Palazzo Celio commemora il consigliere provinciale Giacomo Matteotti

Cent’anni fa il delitto Matteotti: nel primo pomeriggio del 10 giugno 2024, lungo il tragitto dalla sua casa romana verso la Camera dei Deputati, il parlamentare polesano veniva rapito sul lungotevere Arnaldo da Brescia da una squadra di fascisti guidata da Amerigo Dumini.
La Provincia di Rovigo, di cui il deputato socialista nato a Fratta fu anche consigliere, ne onora la memoria rendendo pubblici i verbali della seduta del 17 giugno 1924 sul proprio sito istituzionale: particolarmente significativi risultano alcuni passaggi in cui il presidente Ugo Maneo, ancora sgomento per l’accaduto, rileva che “non son del tutto svanite le speranze della possibilità che Giacomo Matteotti (…) sia ancora vivo, onde non voglio farvene una vera commemorazione per quanto il filo cui è affidata tale speranza sia così tenute da essere quasi invisibile”. Una speranza che passò dalla celebre “secessione dell’Aventino” del 27 giugno per poi trovare la tragica conferma il 16 agosto, quando il corpo venne ritrovato nelle campagne di Riano, una ventina di chilometri a nord della capitale.

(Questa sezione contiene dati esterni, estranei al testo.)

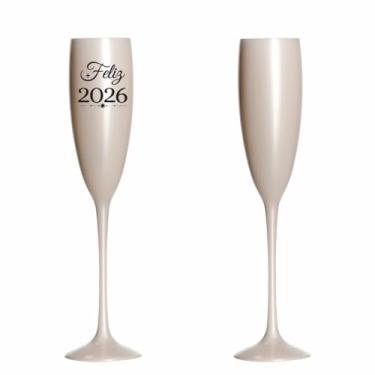 Imagem de Kit 15 Taças Espumante 190ml Acrílica ANO NOVO (Branco Pérola 2025)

Il documento, redatto a macchina, risulta attuale ancor’oggi nonostante il linguaggio che caratterizzava i primi anni del secolo scorso: esprimendo “il sentimento di generale esecrazione dell’immane misfatto che fu sventura non solo di una persona e di una famiglia ma dello stesso fascismo che regge lo Stato”, parla di Matteotti come “pugnace e impetuoso uomo di parte, oratore eloquente ed ardente, (..) del quale nessuno potè mai disconoscere il valore intellettuale e il carattere perché tenne sempre fede alla sua parte, nè mai piegò per volgere di tempo e mutar di casi”.
“La statura di Giacomo Matteotti – rileva il presidente della Provincia Enrico Ferrarese -, evidenziata in innumerevoli documenti e testimonianze come questi, continua a dispiegarsi nel tempo e arriva fino a noi grazie al pensiero e all’azione di un uomo il cui messaggio, a mio avviso, andando ben oltre e ben al di sopra le differenti sensibilità politiche, si eleva a ‘universale’ nel nome della pace, della democrazia, del dialogo, della diplomazia, della difesa dei più deboli, della lotta al sopruso e alla prevaricazione. Un manifesto ancora vivente capace di evidenziare con una potenza straordinaria la stupidità di ogni forma di violenza tra uomini e la vergogna della guerra. Evidenziare questo – prosegue – significa onorarne veramente il sacrificio e perpetuare la memoria di Giacomo Matteotti, non solo intellettuale, non solo politico, non solo amministratore, non solo polesano ma appunto, figura universale, nel tempo e nello spazio”.